Problem details -> Write out all the material exactly. Leave nothing out.

..........

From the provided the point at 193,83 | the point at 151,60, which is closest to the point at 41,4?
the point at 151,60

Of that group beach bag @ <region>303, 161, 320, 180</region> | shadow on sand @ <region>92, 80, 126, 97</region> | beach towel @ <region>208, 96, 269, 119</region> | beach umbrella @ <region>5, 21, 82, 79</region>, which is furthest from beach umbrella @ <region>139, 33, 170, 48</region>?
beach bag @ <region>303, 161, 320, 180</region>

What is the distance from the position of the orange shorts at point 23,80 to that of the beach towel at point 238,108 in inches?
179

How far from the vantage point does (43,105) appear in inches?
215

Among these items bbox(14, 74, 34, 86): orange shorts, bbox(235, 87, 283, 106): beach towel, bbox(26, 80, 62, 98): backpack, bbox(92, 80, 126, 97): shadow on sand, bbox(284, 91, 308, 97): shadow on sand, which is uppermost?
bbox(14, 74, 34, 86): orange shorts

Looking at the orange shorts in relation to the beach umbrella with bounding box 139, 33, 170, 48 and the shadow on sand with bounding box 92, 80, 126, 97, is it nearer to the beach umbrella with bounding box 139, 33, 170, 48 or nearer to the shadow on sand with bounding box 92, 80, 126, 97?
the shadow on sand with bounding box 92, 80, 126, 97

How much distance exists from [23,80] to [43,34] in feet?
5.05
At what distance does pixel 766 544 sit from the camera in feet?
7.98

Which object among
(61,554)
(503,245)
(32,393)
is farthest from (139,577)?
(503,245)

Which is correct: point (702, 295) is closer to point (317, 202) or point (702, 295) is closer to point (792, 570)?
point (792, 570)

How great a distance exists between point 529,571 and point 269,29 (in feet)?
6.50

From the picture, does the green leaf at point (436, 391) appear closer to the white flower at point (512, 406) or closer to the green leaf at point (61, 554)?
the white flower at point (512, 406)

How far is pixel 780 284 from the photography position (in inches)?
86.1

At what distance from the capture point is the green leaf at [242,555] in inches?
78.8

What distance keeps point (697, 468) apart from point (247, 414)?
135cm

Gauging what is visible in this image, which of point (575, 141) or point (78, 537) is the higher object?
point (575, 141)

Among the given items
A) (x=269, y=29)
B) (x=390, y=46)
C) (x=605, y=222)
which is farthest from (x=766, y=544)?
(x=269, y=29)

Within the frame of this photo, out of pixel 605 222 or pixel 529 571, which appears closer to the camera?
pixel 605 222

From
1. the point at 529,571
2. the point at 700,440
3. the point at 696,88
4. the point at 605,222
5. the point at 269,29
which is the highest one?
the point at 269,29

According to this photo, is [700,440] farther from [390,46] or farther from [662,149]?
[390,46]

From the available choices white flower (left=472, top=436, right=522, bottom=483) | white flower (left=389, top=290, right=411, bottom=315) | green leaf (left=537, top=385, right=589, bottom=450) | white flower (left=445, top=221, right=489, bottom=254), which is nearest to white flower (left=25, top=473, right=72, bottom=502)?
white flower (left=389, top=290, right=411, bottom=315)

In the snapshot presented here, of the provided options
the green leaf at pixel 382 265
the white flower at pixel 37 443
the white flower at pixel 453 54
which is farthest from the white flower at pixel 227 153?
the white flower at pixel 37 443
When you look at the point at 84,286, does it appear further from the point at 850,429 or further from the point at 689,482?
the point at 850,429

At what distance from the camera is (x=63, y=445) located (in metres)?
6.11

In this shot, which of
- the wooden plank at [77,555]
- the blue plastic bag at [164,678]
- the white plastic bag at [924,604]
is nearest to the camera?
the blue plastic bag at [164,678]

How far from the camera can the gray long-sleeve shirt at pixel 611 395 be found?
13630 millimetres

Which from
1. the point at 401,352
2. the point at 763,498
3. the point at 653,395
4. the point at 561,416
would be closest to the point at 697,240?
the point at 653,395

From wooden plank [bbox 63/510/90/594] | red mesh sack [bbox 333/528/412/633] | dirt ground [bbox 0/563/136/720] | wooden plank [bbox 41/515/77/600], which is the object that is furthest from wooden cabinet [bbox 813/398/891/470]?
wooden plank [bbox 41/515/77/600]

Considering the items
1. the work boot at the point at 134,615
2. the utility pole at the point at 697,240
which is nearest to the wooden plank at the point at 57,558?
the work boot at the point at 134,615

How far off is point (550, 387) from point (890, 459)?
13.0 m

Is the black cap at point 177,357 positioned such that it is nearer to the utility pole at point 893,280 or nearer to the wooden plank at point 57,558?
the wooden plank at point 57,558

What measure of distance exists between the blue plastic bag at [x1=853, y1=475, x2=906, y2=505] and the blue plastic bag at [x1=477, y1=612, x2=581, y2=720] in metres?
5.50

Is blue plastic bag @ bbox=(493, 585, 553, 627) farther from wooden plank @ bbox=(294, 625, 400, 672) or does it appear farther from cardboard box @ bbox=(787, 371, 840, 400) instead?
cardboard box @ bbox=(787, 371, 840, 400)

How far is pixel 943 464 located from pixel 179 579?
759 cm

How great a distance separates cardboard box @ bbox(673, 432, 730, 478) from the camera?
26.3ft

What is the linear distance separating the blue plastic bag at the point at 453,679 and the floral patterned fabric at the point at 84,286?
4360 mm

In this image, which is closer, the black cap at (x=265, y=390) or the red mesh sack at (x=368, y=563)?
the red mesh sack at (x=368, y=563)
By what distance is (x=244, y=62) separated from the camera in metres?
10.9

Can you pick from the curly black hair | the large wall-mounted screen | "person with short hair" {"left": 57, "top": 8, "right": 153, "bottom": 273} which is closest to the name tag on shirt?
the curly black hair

..........

Response for this exercise ->
From the provided the point at 193,83 | the point at 151,60, which is closest to the point at 41,4?
the point at 151,60

Of that group beach bag @ <region>303, 161, 320, 180</region> | shadow on sand @ <region>92, 80, 126, 97</region> | beach towel @ <region>208, 96, 269, 119</region> | beach umbrella @ <region>5, 21, 82, 79</region>, which is furthest from beach umbrella @ <region>139, 33, 170, 48</region>?
beach bag @ <region>303, 161, 320, 180</region>

What is the distance from the position of the orange shorts at point 23,80 to that of the beach towel at point 238,108 in inches?
179

How far from the vantage point does (43,105) appear in inches?
215

Among these items bbox(14, 74, 34, 86): orange shorts, bbox(235, 87, 283, 106): beach towel, bbox(26, 80, 62, 98): backpack, bbox(92, 80, 126, 97): shadow on sand, bbox(284, 91, 308, 97): shadow on sand, which is uppermost?
bbox(14, 74, 34, 86): orange shorts

Looking at the orange shorts in relation to the beach umbrella with bounding box 139, 33, 170, 48 and the shadow on sand with bounding box 92, 80, 126, 97, is it nearer to the beach umbrella with bounding box 139, 33, 170, 48 or nearer to the shadow on sand with bounding box 92, 80, 126, 97?
the shadow on sand with bounding box 92, 80, 126, 97

How much distance exists from [23,80] to [43,34] in feet?
5.05
At what distance does pixel 766 544 sit from the camera in feet?
7.98

Which object among
(61,554)
(503,245)
(32,393)
is farthest from (139,577)?
(503,245)

Which is correct: point (702, 295) is closer to point (317, 202) or point (702, 295) is closer to point (792, 570)?
point (792, 570)

How great a distance exists between point 529,571 and point 269,29 (in feet)?
6.50

From the picture, does the green leaf at point (436, 391) appear closer to the white flower at point (512, 406) or closer to the green leaf at point (61, 554)?
the white flower at point (512, 406)

How far is pixel 780 284 from the photography position (in inches)?
86.1

At what distance from the capture point is the green leaf at [242,555] in inches?
78.8

What distance keeps point (697, 468) apart from point (247, 414)?
135cm

Gauging what is visible in this image, which of point (575, 141) or point (78, 537) is the higher object?
point (575, 141)

Among the given items
A) (x=269, y=29)
B) (x=390, y=46)
C) (x=605, y=222)
which is farthest from (x=766, y=544)?
(x=269, y=29)

Within the frame of this photo, out of pixel 605 222 or pixel 529 571, which appears closer to the camera?
pixel 605 222

From
1. the point at 529,571
2. the point at 700,440
3. the point at 696,88
4. the point at 605,222
5. the point at 269,29
which is the highest one?
the point at 269,29

According to this photo, is [700,440] farther from [390,46] or farther from [662,149]?
[390,46]

From the available choices white flower (left=472, top=436, right=522, bottom=483) | white flower (left=389, top=290, right=411, bottom=315) | green leaf (left=537, top=385, right=589, bottom=450) | white flower (left=445, top=221, right=489, bottom=254), which is nearest to white flower (left=25, top=473, right=72, bottom=502)?
white flower (left=389, top=290, right=411, bottom=315)

In the snapshot presented here, of the provided options
the green leaf at pixel 382 265
the white flower at pixel 37 443
the white flower at pixel 453 54
which is farthest from the white flower at pixel 227 153?
the white flower at pixel 37 443
When you look at the point at 84,286, does it appear further from the point at 850,429 or further from the point at 689,482?
the point at 850,429

At what distance from the camera is (x=63, y=445) located (in metres)?
6.11

In this shot, which of
- the wooden plank at [77,555]
- the blue plastic bag at [164,678]
- the white plastic bag at [924,604]
is nearest to the camera?
the blue plastic bag at [164,678]

How far from the camera can the gray long-sleeve shirt at pixel 611 395 be found?
13630 millimetres

Which from
1. the point at 401,352
2. the point at 763,498
3. the point at 653,395
4. the point at 561,416
would be closest to the point at 697,240?
the point at 653,395

From wooden plank [bbox 63/510/90/594] | red mesh sack [bbox 333/528/412/633] | dirt ground [bbox 0/563/136/720] | wooden plank [bbox 41/515/77/600], which is the object that is furthest from wooden cabinet [bbox 813/398/891/470]?
wooden plank [bbox 41/515/77/600]

Considering the items
1. the work boot at the point at 134,615
2. the utility pole at the point at 697,240
which is nearest to the wooden plank at the point at 57,558?
the work boot at the point at 134,615

How far off is point (550, 387) from point (890, 459)?
13.0 m

Is the black cap at point 177,357 positioned such that it is nearer to the utility pole at point 893,280 or nearer to the wooden plank at point 57,558?
the wooden plank at point 57,558

What measure of distance exists between the blue plastic bag at [x1=853, y1=475, x2=906, y2=505] and the blue plastic bag at [x1=477, y1=612, x2=581, y2=720] in metres?
5.50

Is blue plastic bag @ bbox=(493, 585, 553, 627) farther from wooden plank @ bbox=(294, 625, 400, 672) or does it appear farther from cardboard box @ bbox=(787, 371, 840, 400) instead?
cardboard box @ bbox=(787, 371, 840, 400)

How far is pixel 943 464 located from pixel 179 579?
759 cm

How great a distance separates cardboard box @ bbox(673, 432, 730, 478) from the camera?
26.3ft

What is the linear distance separating the blue plastic bag at the point at 453,679 and the floral patterned fabric at the point at 84,286?
4360 mm

In this image, which is closer, the black cap at (x=265, y=390) or the red mesh sack at (x=368, y=563)?
the red mesh sack at (x=368, y=563)
By what distance is (x=244, y=62) separated from the camera in metres?
10.9

Can you pick from the curly black hair | the large wall-mounted screen | "person with short hair" {"left": 57, "top": 8, "right": 153, "bottom": 273} which is closest to the name tag on shirt?
the curly black hair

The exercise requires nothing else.